I got around to looking at this today, and what I find is that the problem is that exec_stmt_return_query() uses a portal (i.e. a cursor) to read the results of the query. That seemed like a good idea, back in the late bronze age, because it allowed plpgsql to fetch the query results a few rows at a time and not risk blowing out memory with a huge SPI result. However, the parallel-query infrastructure refuses to parallelize when the query is being read via a cursor.
I think that the latter restriction is probably sane, because we don't want to suspend execution of a parallel query while we've got worker processes waiting. And there might be some implementation restrictions lurking under it too --- that's not a part of the code I know in any detail.
However, there's no fundamental reason why exec_stmt_return_query has to use a cursor. It's going to run the query to completion immediately anyway, and shove all the result rows into a tuplestore.

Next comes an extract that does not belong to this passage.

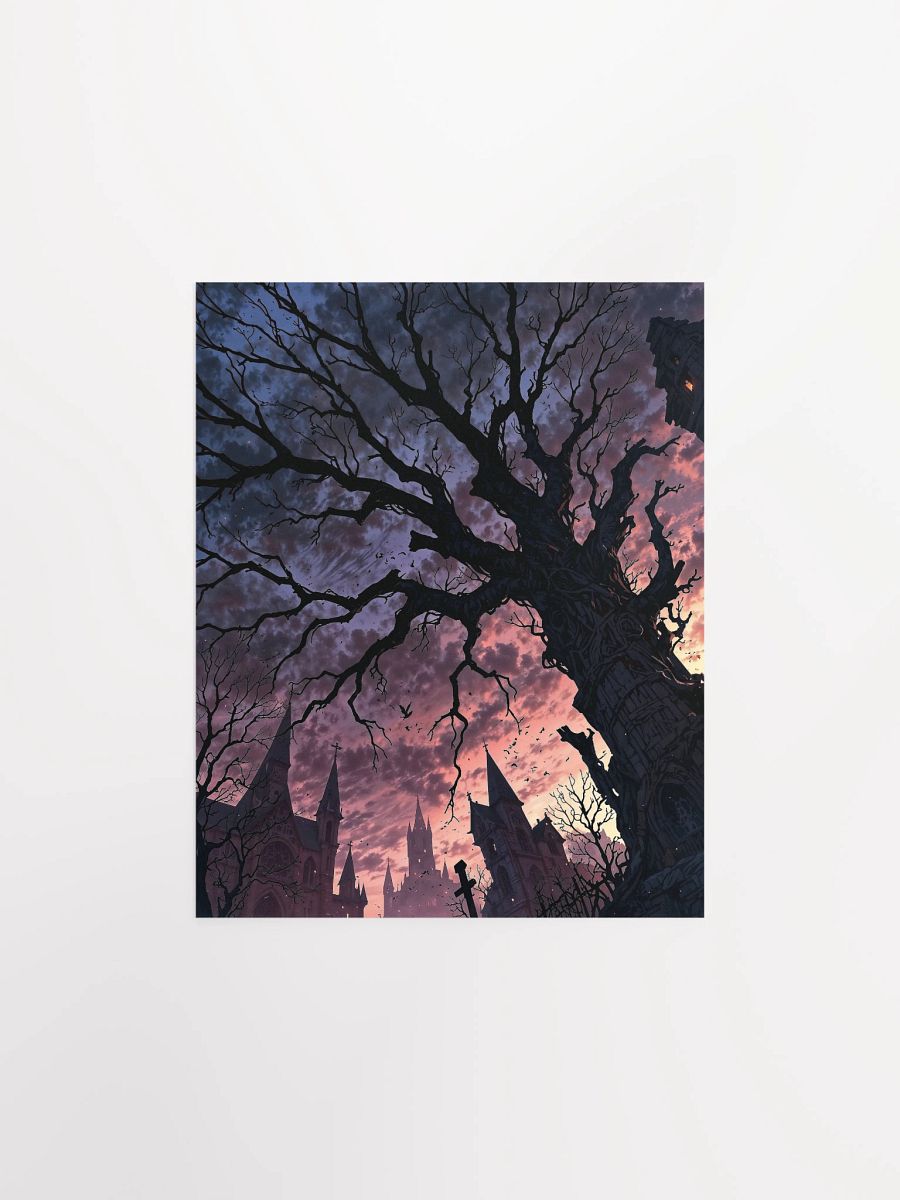 The Last Light Over Hollowspire Matte Poster product image (1)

What we lack is a way to get the SPI query to pass its results directly to a tuplestore, without the SPITupleTable intermediary. (Note that the tuplestore can spill a large result to disk, whereas SPITupleTable can't do that.)
So, attached is a draft patch to enable that. By getting rid of the intermediate SPITupleTable, this should improve the performance of RETURN QUERY somewhat even without considering the possibility of parallelizing the source query. I've not tried to measure that though. I've also not looked for other places that could use this new infrastructure, but there may well be some.
One thing I'm not totally pleased about with this is adding another SPI interface routine using the old parameter-values API (that is, null flags as char ' '/'n'). That was the path of least resistance given the other moving parts in pl_exec.c and spi.c, but maybe we should try to modernize that before we set it in stone.
Another thing standing between this patch and committability is suitable additions to the SPI documentation. But I saw no value in writing that before the previous point is settled.
I will go add this to the next commitfest (for v14), but I wonder if we should try to squeeze it into v13? This isn't the only complaint we've gotten about non-parallelizability of RETURN QUERY.